• What you have to do:
Could you please return each line of the data that has the word "name"?

(Stored data)
####################

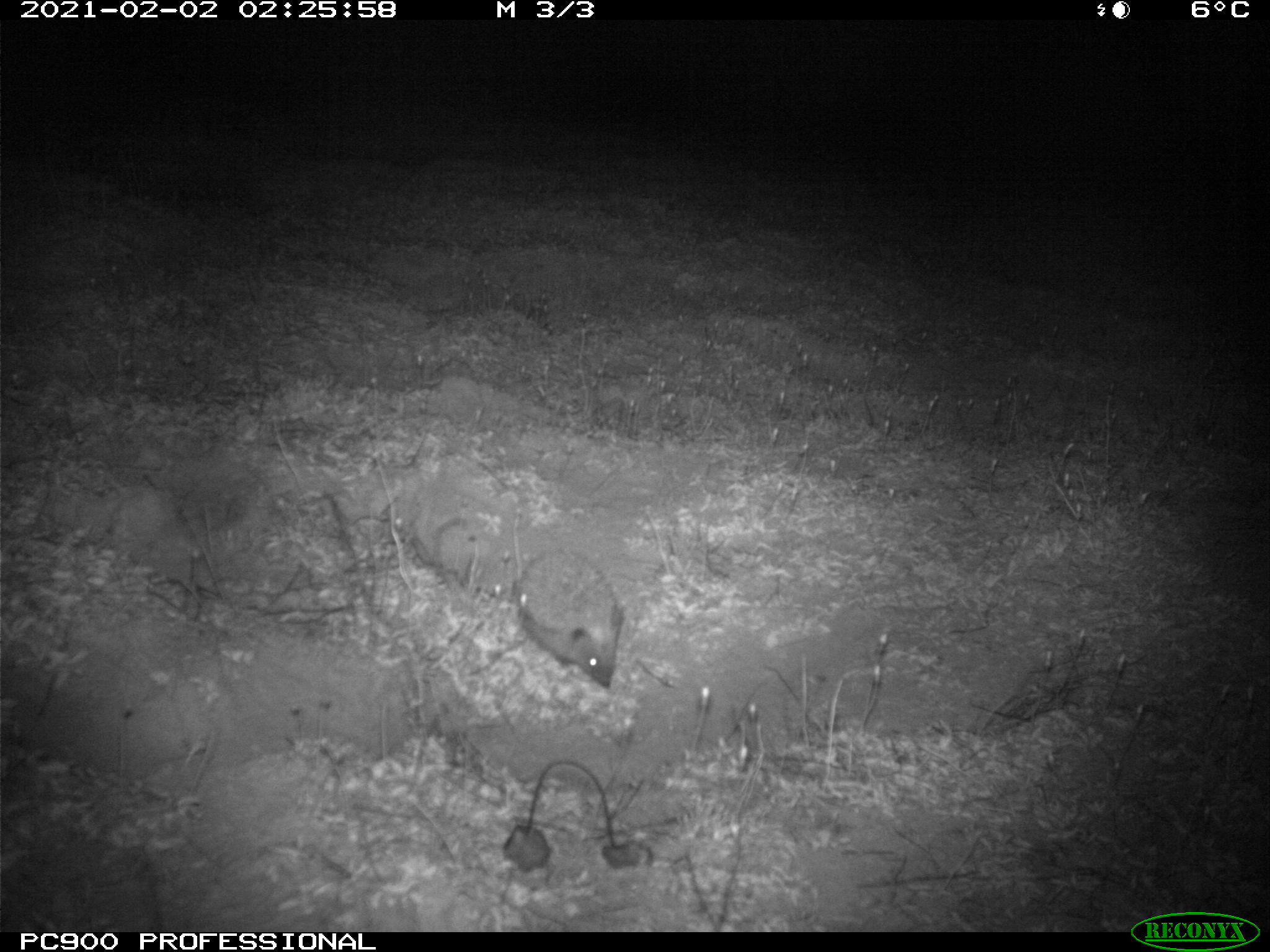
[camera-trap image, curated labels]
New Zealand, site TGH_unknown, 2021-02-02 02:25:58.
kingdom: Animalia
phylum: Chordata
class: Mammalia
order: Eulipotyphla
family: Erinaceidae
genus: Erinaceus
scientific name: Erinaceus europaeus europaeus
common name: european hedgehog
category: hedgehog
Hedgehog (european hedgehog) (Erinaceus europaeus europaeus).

####################

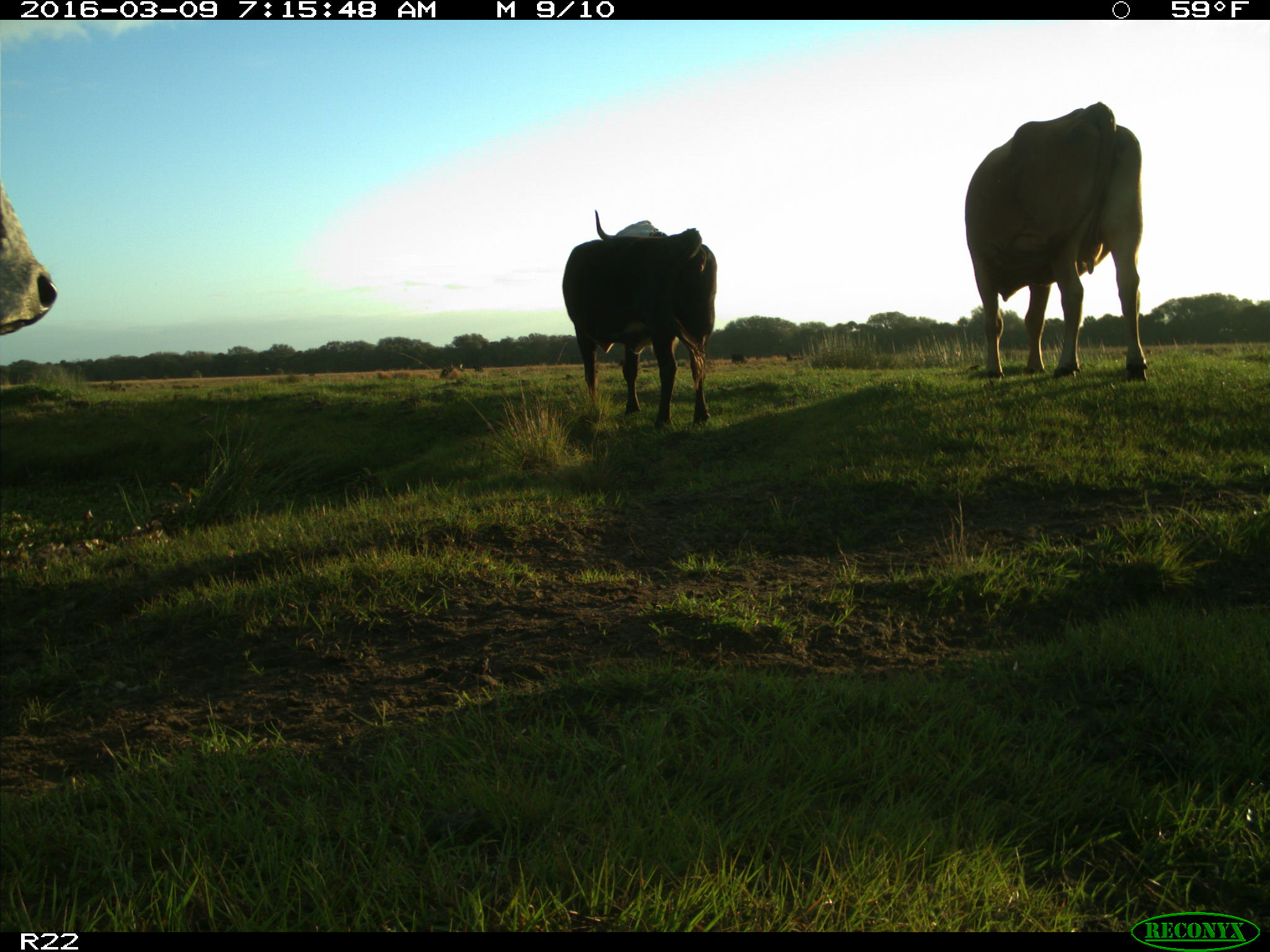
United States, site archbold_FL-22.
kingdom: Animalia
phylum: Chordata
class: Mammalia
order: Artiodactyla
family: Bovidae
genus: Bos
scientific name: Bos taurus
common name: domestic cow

####################

• Response box:
scientific name: Erinaceus europaeus europaeus
common name: european hedgehog
scientific name: Bos taurus
common name: domestic cow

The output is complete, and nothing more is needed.